Task inputs:
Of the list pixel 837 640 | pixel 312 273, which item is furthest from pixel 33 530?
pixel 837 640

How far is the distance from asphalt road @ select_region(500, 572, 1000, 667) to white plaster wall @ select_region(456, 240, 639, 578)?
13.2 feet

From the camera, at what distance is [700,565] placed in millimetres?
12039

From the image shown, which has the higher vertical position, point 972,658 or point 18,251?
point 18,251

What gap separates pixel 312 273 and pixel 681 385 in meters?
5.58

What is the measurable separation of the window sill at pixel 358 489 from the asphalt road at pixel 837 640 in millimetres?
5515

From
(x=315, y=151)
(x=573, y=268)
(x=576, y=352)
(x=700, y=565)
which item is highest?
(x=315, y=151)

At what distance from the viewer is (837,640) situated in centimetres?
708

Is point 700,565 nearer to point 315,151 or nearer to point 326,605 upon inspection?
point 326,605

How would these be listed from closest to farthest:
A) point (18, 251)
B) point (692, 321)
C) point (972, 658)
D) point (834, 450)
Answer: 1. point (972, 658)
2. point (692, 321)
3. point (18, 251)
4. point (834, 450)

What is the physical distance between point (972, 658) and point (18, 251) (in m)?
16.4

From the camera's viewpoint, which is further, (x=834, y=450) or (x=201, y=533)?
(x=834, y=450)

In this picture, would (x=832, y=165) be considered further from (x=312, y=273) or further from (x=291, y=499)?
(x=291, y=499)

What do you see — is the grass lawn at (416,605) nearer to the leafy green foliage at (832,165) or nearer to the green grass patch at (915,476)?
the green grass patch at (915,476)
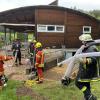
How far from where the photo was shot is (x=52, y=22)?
3048 centimetres

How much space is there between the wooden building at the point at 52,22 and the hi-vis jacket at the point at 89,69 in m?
20.4

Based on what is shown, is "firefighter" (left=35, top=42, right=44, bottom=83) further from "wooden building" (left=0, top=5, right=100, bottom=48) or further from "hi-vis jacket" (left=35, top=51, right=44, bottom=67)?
"wooden building" (left=0, top=5, right=100, bottom=48)

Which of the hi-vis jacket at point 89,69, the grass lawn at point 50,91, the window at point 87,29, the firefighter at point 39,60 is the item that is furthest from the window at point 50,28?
the hi-vis jacket at point 89,69

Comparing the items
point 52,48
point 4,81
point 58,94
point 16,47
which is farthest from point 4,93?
point 52,48

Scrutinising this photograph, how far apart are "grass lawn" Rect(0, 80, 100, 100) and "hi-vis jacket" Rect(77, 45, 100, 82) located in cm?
333

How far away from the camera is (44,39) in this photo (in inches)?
1195

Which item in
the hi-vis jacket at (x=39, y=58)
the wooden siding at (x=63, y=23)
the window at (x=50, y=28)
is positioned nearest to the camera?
the hi-vis jacket at (x=39, y=58)

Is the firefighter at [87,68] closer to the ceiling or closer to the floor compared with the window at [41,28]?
closer to the floor

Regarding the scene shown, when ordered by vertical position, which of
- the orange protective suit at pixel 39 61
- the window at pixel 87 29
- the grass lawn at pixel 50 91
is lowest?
the grass lawn at pixel 50 91

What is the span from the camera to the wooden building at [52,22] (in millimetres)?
30016

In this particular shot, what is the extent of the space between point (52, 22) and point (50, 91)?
1697 centimetres

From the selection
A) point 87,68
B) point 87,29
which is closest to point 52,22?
point 87,29

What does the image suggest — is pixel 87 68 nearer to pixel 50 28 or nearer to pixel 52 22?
pixel 52 22

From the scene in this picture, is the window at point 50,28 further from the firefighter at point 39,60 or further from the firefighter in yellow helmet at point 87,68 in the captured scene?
the firefighter in yellow helmet at point 87,68
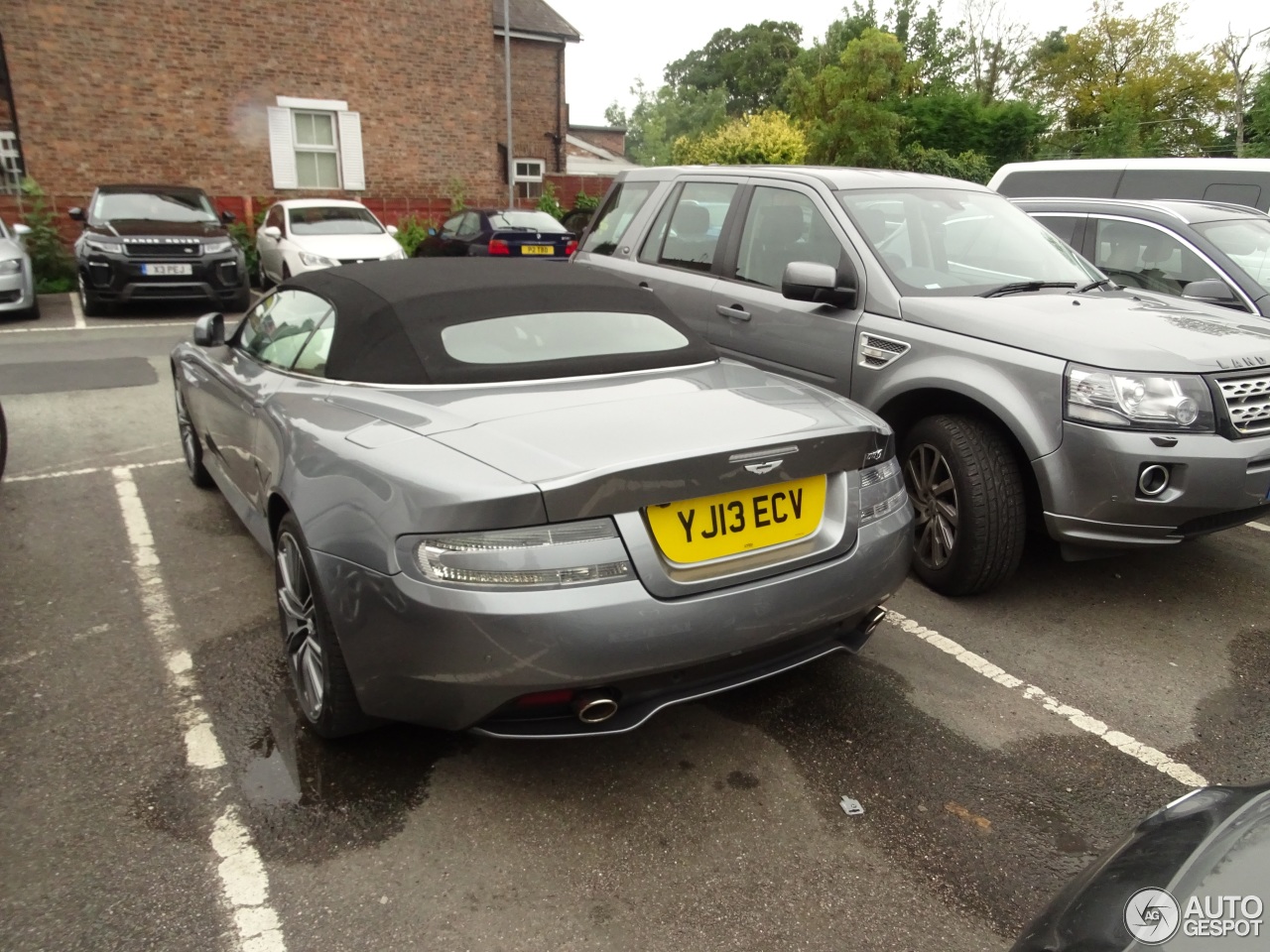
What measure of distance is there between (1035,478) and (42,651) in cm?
396

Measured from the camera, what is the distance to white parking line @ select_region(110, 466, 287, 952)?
2.23 meters

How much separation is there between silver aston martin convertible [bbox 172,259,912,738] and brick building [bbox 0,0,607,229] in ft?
49.6

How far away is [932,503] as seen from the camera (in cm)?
414

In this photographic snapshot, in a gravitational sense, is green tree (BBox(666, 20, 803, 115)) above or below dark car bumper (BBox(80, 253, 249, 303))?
above

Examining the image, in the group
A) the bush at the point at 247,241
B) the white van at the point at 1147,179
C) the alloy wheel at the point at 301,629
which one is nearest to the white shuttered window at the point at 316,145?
the bush at the point at 247,241

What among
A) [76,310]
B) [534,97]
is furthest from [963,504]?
[534,97]

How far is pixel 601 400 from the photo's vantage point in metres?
2.94

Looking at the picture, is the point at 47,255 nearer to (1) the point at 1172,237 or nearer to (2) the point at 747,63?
(1) the point at 1172,237

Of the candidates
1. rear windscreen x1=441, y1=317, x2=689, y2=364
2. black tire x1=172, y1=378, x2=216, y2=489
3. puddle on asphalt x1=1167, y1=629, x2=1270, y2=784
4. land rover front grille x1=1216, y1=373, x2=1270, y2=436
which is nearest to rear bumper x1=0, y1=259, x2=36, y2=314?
black tire x1=172, y1=378, x2=216, y2=489

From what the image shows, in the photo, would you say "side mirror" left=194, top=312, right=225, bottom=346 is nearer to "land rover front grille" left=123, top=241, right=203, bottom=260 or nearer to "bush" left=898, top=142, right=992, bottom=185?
"land rover front grille" left=123, top=241, right=203, bottom=260

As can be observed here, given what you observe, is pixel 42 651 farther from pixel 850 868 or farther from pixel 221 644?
pixel 850 868

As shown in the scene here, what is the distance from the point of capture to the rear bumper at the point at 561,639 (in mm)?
2291

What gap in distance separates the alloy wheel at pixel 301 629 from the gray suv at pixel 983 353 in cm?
261

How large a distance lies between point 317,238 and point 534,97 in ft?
48.2
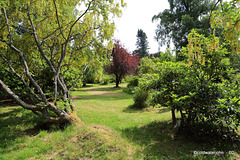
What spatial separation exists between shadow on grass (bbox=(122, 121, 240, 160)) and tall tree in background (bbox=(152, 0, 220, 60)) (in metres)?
13.5

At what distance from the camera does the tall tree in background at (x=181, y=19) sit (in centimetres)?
1660

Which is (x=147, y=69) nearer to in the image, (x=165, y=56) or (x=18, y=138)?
(x=165, y=56)

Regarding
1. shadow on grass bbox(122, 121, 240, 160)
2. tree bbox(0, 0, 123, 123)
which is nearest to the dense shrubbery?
shadow on grass bbox(122, 121, 240, 160)

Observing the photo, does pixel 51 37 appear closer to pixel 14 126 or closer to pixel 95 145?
pixel 14 126

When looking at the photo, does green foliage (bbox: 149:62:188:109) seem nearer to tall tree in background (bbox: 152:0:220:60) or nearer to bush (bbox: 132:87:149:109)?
bush (bbox: 132:87:149:109)

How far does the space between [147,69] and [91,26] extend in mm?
13077

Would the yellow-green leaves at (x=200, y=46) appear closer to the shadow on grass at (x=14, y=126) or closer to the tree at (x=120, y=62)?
the shadow on grass at (x=14, y=126)

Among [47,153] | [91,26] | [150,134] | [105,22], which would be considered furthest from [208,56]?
[47,153]

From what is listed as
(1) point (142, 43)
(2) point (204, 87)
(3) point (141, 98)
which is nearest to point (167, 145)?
(2) point (204, 87)

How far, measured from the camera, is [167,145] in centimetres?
373

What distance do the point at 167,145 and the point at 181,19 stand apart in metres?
19.4

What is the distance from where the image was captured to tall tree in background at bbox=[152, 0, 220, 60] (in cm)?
1660

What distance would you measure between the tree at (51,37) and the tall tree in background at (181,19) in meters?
13.0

Your goal:
Using the material above, retype each entry exactly and omit the pictures.

Output for this exercise:
Of the list pixel 837 640 | pixel 312 273, which item is furthest from pixel 33 530?
pixel 837 640

How far is the distance from asphalt road @ select_region(500, 572, 1000, 667) to white plaster wall @ select_region(456, 240, 639, 578)?
13.2 feet

From the camera, at what distance is [700,565] placed in millimetres?
12039

From the image shown, which has the higher vertical position, point 972,658 or point 18,251?
point 18,251

What gap separates pixel 312 273 and pixel 681 385 in meters?
5.58

What is the measurable separation of the window sill at pixel 358 489 from the asphalt road at pixel 837 640 in millimetres?
5515

From
(x=315, y=151)
(x=573, y=268)
(x=576, y=352)
(x=700, y=565)
which item is highest?
(x=315, y=151)

At what distance from the viewer is (837,640) situated in centimetres?
708

Is point 700,565 nearer to point 315,151 or nearer to point 326,605 upon inspection?
point 326,605

How would these be listed from closest to farthest:
A) point (18, 251)
B) point (692, 321)
C) point (972, 658)
D) point (834, 450)
Answer: 1. point (972, 658)
2. point (692, 321)
3. point (18, 251)
4. point (834, 450)

What is the physical distance between point (972, 658) and point (18, 251) (in m)?
16.4

From the camera's viewpoint, which is further, (x=834, y=450) or (x=201, y=533)?
(x=834, y=450)

In this picture, would (x=832, y=165) be considered further from (x=312, y=273) or further from (x=291, y=499)?
(x=291, y=499)

What do you see — is the grass lawn at (416,605) nearer to the leafy green foliage at (832,165) or nearer to the green grass patch at (915,476)?
the green grass patch at (915,476)
How far from where the photo was shot is (x=52, y=22)?
3048 centimetres

How much space is there between the wooden building at the point at 52,22 and the hi-vis jacket at the point at 89,69 in m?
20.4

Based on what is shown, is "firefighter" (left=35, top=42, right=44, bottom=83) further from "wooden building" (left=0, top=5, right=100, bottom=48) or further from "hi-vis jacket" (left=35, top=51, right=44, bottom=67)?
"wooden building" (left=0, top=5, right=100, bottom=48)

Which of the hi-vis jacket at point 89,69, the grass lawn at point 50,91, the window at point 87,29, the firefighter at point 39,60 is the item that is furthest from the window at point 50,28?
the hi-vis jacket at point 89,69

Comparing the items
point 52,48
point 4,81
point 58,94
point 16,47
which is farthest from point 4,93?
point 52,48

Scrutinising this photograph, how far apart are "grass lawn" Rect(0, 80, 100, 100) and "hi-vis jacket" Rect(77, 45, 100, 82) located in cm?
333

How far away from the camera is (44,39) in this photo (in inches)?
1195

Which item in
the hi-vis jacket at (x=39, y=58)
the wooden siding at (x=63, y=23)
the window at (x=50, y=28)
is positioned nearest to the camera?
the hi-vis jacket at (x=39, y=58)

Is the firefighter at [87,68] closer to the ceiling or closer to the floor compared with the window at [41,28]?
closer to the floor

Regarding the scene shown, when ordered by vertical position, which of
- the orange protective suit at pixel 39 61
- the window at pixel 87 29
- the grass lawn at pixel 50 91
is lowest?
the grass lawn at pixel 50 91

What is the span from the camera to the wooden building at [52,22] (in millimetres)?
30016

In this particular shot, what is the extent of the space between point (52, 22) and point (50, 91)?
1697 centimetres

From the selection
A) point 87,68
B) point 87,29
which is closest to point 52,22?
point 87,29

What does the image suggest — is pixel 87 68 nearer to pixel 50 28 or nearer to pixel 52 22?
pixel 52 22

From the scene in this picture, is the window at point 50,28 further from the firefighter at point 39,60 or further from the firefighter in yellow helmet at point 87,68 in the captured scene?
the firefighter in yellow helmet at point 87,68
What measure of distance is there between (1035,478) and (42,651) in cm?
396

Measured from the camera, what is the distance to white parking line @ select_region(110, 466, 287, 952)?
2.23 meters

How much separation is there between silver aston martin convertible [bbox 172,259,912,738] and brick building [bbox 0,0,607,229] in ft?
49.6

How far away is [932,503] as seen from the camera (in cm)?
414

In this photographic snapshot, in a gravitational sense, is green tree (BBox(666, 20, 803, 115)) above or below dark car bumper (BBox(80, 253, 249, 303))?
above

Examining the image, in the group
A) the bush at the point at 247,241
B) the white van at the point at 1147,179
C) the alloy wheel at the point at 301,629
which one is nearest to the white shuttered window at the point at 316,145?
the bush at the point at 247,241

What among
A) [76,310]
B) [534,97]
is furthest from [963,504]?
[534,97]

How far is pixel 601 400 from the photo's vantage point in metres?
2.94

Looking at the picture, is the point at 47,255 nearer to (1) the point at 1172,237 or nearer to (2) the point at 747,63?
(1) the point at 1172,237

Of the candidates
1. rear windscreen x1=441, y1=317, x2=689, y2=364
2. black tire x1=172, y1=378, x2=216, y2=489
3. puddle on asphalt x1=1167, y1=629, x2=1270, y2=784
4. land rover front grille x1=1216, y1=373, x2=1270, y2=436
which is nearest to rear bumper x1=0, y1=259, x2=36, y2=314?
black tire x1=172, y1=378, x2=216, y2=489

From what the image shows, in the photo, would you say "side mirror" left=194, top=312, right=225, bottom=346 is nearer to "land rover front grille" left=123, top=241, right=203, bottom=260 or nearer to "bush" left=898, top=142, right=992, bottom=185?
"land rover front grille" left=123, top=241, right=203, bottom=260

As can be observed here, given what you observe, is pixel 42 651 farther from pixel 850 868 or farther from pixel 221 644?
pixel 850 868

As shown in the scene here, what is the distance from the point of capture to the rear bumper at the point at 561,639 (in mm)?
2291

What gap in distance separates the alloy wheel at pixel 301 629 from the gray suv at pixel 983 353 in cm?
261

How large a distance lies between point 317,238 and point 534,97 in ft?
48.2
What spatial separation exists between shadow on grass (bbox=(122, 121, 240, 160)) and tall tree in background (bbox=(152, 0, 220, 60)) (in metres)?
13.5

At what distance from the camera does the tall tree in background at (x=181, y=19) sit (in centimetres)?
1660

Which is (x=147, y=69) nearer to in the image, (x=165, y=56) or (x=18, y=138)?
(x=165, y=56)

Regarding
1. shadow on grass bbox(122, 121, 240, 160)
2. tree bbox(0, 0, 123, 123)
which is nearest to the dense shrubbery?
shadow on grass bbox(122, 121, 240, 160)

Observing the photo, does pixel 51 37 appear closer to pixel 14 126 or closer to pixel 95 145?
pixel 14 126

When looking at the photo, does green foliage (bbox: 149:62:188:109) seem nearer to tall tree in background (bbox: 152:0:220:60) or nearer to bush (bbox: 132:87:149:109)?
bush (bbox: 132:87:149:109)

How far does the space between [147,69] and [91,26] extend in mm?
13077

Would the yellow-green leaves at (x=200, y=46) appear closer to the shadow on grass at (x=14, y=126) or closer to the tree at (x=120, y=62)?
the shadow on grass at (x=14, y=126)

Among [47,153] | [91,26] | [150,134] | [105,22], which would be considered furthest from [208,56]?
[47,153]

From what is listed as
(1) point (142, 43)
(2) point (204, 87)
(3) point (141, 98)
which is nearest to point (167, 145)?
(2) point (204, 87)

How far, measured from the camera, is [167,145] in centimetres?
373

What distance do the point at 167,145 and the point at 181,19 stand apart in metres?
19.4

What is the distance from where the image was captured to tall tree in background at bbox=[152, 0, 220, 60] (in cm)?
1660

What distance would you measure between the tree at (51,37) and the tall tree in background at (181,19) in meters?
13.0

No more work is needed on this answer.